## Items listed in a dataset
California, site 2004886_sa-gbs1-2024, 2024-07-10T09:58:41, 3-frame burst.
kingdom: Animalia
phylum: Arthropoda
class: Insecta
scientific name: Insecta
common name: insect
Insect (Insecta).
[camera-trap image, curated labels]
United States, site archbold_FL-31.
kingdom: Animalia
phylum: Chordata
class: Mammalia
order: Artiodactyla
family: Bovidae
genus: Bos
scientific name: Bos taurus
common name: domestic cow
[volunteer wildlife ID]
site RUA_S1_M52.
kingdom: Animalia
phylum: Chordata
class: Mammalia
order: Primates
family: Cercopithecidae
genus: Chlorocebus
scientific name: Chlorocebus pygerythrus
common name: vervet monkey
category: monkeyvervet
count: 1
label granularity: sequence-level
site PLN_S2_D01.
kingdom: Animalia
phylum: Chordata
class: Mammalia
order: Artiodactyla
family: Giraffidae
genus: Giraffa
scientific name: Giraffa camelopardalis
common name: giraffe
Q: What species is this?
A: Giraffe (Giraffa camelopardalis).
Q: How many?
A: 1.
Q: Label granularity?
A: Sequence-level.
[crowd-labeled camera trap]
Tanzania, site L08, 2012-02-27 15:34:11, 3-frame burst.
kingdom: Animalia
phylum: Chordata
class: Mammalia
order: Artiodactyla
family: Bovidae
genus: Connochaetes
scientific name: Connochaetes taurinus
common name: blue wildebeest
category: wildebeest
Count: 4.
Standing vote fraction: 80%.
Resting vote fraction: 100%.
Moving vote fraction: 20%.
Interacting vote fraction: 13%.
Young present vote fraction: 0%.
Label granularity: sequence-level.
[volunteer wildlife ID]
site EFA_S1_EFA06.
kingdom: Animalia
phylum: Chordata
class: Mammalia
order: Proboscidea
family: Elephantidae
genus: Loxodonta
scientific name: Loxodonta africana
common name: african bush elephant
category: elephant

## Exercise requirements
For each line above that carries the word "granularity", copy it out.

## Output of the exercise
label granularity: sequence-level
Q: Label granularity?
Label granularity: sequence-level.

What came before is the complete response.